***** SUPPLIED TEXT
By David Livingstone Smith on January 13, 2024

 

Readers of this essay will have seen photographs of the ongoing war in Gaza. Among these are photographs of nearly naked Palestinian men, kneeling on the ground, with IDF soldiers towering above them. According to testimonies published by +972 Magazine[1]:

Israeli soldiers subjected Palestinian detainees to electric shocks, burned their skin with lighters, spat in their mouths, and deprived them of sleep, food, and access to bathrooms until they defecated on themselves. Many were tied to a fence for hours, handcuffed, and blindfolded for most of the day. Some testified to having been beaten all over their bodies and having cigarettes extinguished on their necks or backs. Several people are known to have died as a result of being held in these conditions.

Dehumanized people are very often humiliated and treated with extravagant cruelty by those who dehumanize them. In this respect, the practices mentioned above are unexceptional. Acts like these are characteristic of episodes of mass violence where dehumanization plays a role. But analyses of why this happens do not usually go very deep. Simply saying, as is so often the case, that dehumanizers are sadistic, that they enjoy wielding power over their victims, or that they hate their victims, or gesturing vaguely to obedience, is not much of an explanation.

For reasons that I will shortly make clear, the prevalence of humiliation and cruelty towards ostensibly dehumanized people sometimes leads to skepticism about the reality of dehumanization itself. In this essay, I will explain why I believe the skeptical response to be unwarranted and offer a view of where such acts fit into a larger theoretical picture of dehumanization[2].
**********
***** SOURCE INFORMATION
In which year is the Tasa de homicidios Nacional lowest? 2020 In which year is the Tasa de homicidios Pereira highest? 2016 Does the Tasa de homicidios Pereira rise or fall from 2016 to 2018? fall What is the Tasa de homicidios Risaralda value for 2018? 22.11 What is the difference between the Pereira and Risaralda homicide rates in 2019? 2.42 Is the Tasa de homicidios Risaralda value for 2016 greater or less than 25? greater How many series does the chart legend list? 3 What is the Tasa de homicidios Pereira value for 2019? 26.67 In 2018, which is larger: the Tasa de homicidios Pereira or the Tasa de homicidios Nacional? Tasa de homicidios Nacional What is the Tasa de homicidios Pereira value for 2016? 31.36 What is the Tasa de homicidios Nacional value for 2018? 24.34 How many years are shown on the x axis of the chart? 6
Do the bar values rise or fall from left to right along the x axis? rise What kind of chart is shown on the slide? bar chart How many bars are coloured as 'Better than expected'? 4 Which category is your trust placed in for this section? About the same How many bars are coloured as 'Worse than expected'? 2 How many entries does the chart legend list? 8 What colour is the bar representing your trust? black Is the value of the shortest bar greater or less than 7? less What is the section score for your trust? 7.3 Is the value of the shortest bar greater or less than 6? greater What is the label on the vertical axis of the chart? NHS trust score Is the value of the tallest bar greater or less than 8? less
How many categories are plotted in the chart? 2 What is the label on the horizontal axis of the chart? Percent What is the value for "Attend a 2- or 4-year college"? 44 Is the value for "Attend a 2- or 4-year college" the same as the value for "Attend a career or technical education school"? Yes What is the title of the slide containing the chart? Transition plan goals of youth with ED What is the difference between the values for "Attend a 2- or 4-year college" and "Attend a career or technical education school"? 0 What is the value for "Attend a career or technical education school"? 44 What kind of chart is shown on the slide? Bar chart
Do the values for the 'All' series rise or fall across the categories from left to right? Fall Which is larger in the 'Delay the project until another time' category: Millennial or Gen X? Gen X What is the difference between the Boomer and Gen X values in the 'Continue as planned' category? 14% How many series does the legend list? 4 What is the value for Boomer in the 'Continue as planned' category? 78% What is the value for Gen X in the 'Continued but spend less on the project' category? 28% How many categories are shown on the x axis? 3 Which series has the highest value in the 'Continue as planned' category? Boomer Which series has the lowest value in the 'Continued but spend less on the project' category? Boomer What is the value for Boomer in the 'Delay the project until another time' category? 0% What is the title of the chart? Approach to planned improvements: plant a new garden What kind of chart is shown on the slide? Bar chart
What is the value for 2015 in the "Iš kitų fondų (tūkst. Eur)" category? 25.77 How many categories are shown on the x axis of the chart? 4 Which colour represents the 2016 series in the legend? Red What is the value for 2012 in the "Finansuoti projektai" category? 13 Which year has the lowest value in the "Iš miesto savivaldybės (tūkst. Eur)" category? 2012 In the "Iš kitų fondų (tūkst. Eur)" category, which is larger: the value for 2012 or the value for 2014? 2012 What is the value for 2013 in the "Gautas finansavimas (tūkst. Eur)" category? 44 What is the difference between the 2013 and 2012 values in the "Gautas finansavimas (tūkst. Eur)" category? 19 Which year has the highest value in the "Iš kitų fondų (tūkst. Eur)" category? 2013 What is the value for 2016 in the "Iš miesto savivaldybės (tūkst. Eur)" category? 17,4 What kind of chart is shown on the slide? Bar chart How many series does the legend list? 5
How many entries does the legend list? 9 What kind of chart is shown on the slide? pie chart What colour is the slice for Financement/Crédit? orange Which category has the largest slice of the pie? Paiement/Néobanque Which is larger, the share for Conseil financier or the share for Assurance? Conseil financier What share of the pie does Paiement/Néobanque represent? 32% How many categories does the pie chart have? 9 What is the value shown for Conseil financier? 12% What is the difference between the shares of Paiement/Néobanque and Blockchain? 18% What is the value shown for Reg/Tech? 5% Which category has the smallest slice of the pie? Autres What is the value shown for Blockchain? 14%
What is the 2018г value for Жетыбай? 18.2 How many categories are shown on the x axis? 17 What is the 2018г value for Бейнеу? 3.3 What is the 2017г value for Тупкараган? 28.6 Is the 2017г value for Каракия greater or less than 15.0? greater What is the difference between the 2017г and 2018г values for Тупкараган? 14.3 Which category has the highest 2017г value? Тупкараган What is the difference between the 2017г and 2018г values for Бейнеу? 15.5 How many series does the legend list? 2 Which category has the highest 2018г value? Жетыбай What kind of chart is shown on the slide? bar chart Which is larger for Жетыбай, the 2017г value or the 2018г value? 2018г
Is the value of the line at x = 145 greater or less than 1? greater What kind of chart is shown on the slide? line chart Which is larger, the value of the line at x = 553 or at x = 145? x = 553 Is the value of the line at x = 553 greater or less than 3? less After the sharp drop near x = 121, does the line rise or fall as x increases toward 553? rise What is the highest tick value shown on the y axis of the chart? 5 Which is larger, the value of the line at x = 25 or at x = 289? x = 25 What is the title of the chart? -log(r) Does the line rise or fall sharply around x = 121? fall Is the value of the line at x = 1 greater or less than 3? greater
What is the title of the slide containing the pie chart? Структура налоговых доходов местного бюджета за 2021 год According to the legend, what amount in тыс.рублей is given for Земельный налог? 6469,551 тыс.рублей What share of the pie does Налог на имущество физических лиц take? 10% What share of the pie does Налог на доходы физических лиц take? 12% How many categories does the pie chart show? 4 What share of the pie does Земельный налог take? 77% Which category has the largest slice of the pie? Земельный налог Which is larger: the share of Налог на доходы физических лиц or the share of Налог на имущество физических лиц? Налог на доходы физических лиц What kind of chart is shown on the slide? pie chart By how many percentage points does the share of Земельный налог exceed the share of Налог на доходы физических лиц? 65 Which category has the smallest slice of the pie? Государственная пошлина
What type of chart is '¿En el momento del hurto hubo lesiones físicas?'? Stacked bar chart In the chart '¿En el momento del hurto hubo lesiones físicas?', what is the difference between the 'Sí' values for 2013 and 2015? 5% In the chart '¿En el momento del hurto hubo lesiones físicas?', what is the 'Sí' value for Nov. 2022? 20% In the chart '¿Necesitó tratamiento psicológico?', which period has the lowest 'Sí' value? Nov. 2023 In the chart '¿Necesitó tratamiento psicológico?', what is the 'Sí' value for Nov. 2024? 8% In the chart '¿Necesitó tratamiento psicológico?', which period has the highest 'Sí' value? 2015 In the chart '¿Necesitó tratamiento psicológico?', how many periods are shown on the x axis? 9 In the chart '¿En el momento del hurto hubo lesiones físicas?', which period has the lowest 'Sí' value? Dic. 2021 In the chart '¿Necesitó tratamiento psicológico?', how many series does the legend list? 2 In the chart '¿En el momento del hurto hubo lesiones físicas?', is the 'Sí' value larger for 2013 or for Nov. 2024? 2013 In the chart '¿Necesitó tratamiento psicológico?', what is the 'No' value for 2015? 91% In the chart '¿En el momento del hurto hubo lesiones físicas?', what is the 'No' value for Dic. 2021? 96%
**********
Copy out the essay on dehumanization in full, leaving every line unchanged. Work from the essay on dehumanization alone.

■ TASK RESULT ■
By David Livingstone Smith on January 13, 2024

 

Readers of this essay will have seen photographs of the ongoing war in Gaza. Among these are photographs of nearly naked Palestinian men, kneeling on the ground, with IDF soldiers towering above them. According to testimonies published by +972 Magazine[1]:

Israeli soldiers subjected Palestinian detainees to electric shocks, burned their skin with lighters, spat in their mouths, and deprived them of sleep, food, and access to bathrooms until they defecated on themselves. Many were tied to a fence for hours, handcuffed, and blindfolded for most of the day. Some testified to having been beaten all over their bodies and having cigarettes extinguished on their necks or backs. Several people are known to have died as a result of being held in these conditions.

Dehumanized people are very often humiliated and treated with extravagant cruelty by those who dehumanize them. In this respect, the practices mentioned above are unexceptional. Acts like these are characteristic of episodes of mass violence where dehumanization plays a role. But analyses of why this happens do not usually go very deep. Simply saying, as is so often the case, that dehumanizers are sadistic, that they enjoy wielding power over their victims, or that they hate their victims, or gesturing vaguely to obedience, is not much of an explanation.

For reasons that I will shortly make clear, the prevalence of humiliation and cruelty towards ostensibly dehumanized people sometimes leads to skepticism about the reality of dehumanization itself. In this essay, I will explain why I believe the skeptical response to be unwarranted and offer a view of where such acts fit into a larger theoretical picture of dehumanization[2].